The asset-retrieval data/checkpoints and 3D generation combination components described in the broader project plan are not included in this release yet. They will be released separately.

Pipeline Stages

Stage 0   Scene classification
Stage 1   Spatial semantic analysis
Stage 2   Scene graph construction
Stage 3   Base Blender code generation
Stage 4   Wall objects and selected minor placeholders
Stage 5   Major object descriptions
Stage 6   Detailed geometry for major objects
Stage 7   Surface-based small-object placement
Stage 8   Detailed small-object descriptions (optional extension)
Stage 9   Detailed small-object geometry (optional extension)
Stage 10  Per-part PBR material generation
Stage 11  Real texture generation and injection
Stage 12  Render-ready lighting and render settings

Stages 8 and 9 are optional extensions in this codebase for giving generated small objects their own descriptions and composite geometry.

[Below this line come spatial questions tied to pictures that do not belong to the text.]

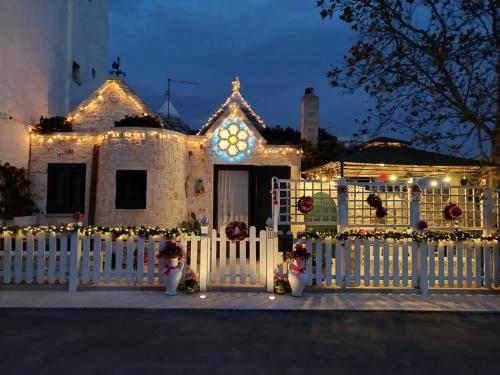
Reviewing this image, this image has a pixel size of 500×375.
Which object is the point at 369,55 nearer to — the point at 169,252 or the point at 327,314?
the point at 327,314

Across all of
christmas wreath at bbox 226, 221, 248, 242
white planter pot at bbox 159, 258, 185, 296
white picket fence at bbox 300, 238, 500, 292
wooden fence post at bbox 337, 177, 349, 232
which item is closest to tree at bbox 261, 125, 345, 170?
wooden fence post at bbox 337, 177, 349, 232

They are not part of the main paper pipeline. They are off by default and only run when --detail-small-objects is enabled. If you do not need detailed small-object geometry, leave this option disabled.

python run_pipeline.py \
  --image example/example1.png \
  --detail-small-objects

Release Plan

  • Blender code generation release.
    • Initial release of the core 3D room generation pipeline.
  • Web-based editing and viewing interface.
    • We plan to release a Web UI for editing generated scenes in the browser, with synchronization between the scene, the underlying code, and Blender.
    • This interface is intended to reduce both time and token cost compared with post-hoc correction inside the agent loop :)
  • 3D assets retrieval checkpoint release.
    • Code-only geometry can be insufficient for representing fine-grained small objects in downstream applications such as robotics. We plan to release retrieval data and checkpoints to improve object-level realism and usability.
  • Support for more diverse room shapes.
    • The current pipeline works best on rectangular or near-rectangular rooms. We plan to improve support for irregular room layouts.
  • Whole-floor-plan to 3D scene generation.
    • The current release focuses on single-room reconstruction. We plan to extend the pipeline to handle multi-room floor plans.
  • Benchmark release.
    • Building and scaling the benchmark requires substantial time and token cost. We plan to expand it beyond the current internal version, but it is resource-intensive. If you are interested in collaborating on the benchmark, please feel free to contact us.

Requirements

System:

  • Python 3.10+
  • Blender 3.6+ or Blender 4.x
  • An OpenAI-compatible chat/VLM API endpoint for the text and vision stages
  • Optional image-generation endpoint for Stage 11 texture generation

Python packages:

pip install langchain-openai langchain-core openai pillow requests

Blender supplies bpy, bmesh, and mathutils; install those by installing Blender, not with pip.

Setup

Clone the repository and install dependencies:

git clone <your-repo-url>
cd Code-as-Room_github
pip install langchain-openai langchain-core openai pillow requests

Configure your API credentials with environment variables:

export SCENEGEN_MODEL="gemini-3.1-pro-preview-thinking"
export SCENEGEN_BASE_URL="https://your-openai-compatible-endpoint/v1"
export SCENEGEN_API_KEY="your-api-key"

# Optional: only needed for Stage 11 real texture generation.
export SCENEGEN_TEXTURE_MODEL="gemini-3-pro-image-preview"
export SCENEGEN_TEXTURE_BASE_URL="https://your-image-generation-endpoint"
export SCENEGEN_TEXTURE_API_KEY="your-texture-api-key"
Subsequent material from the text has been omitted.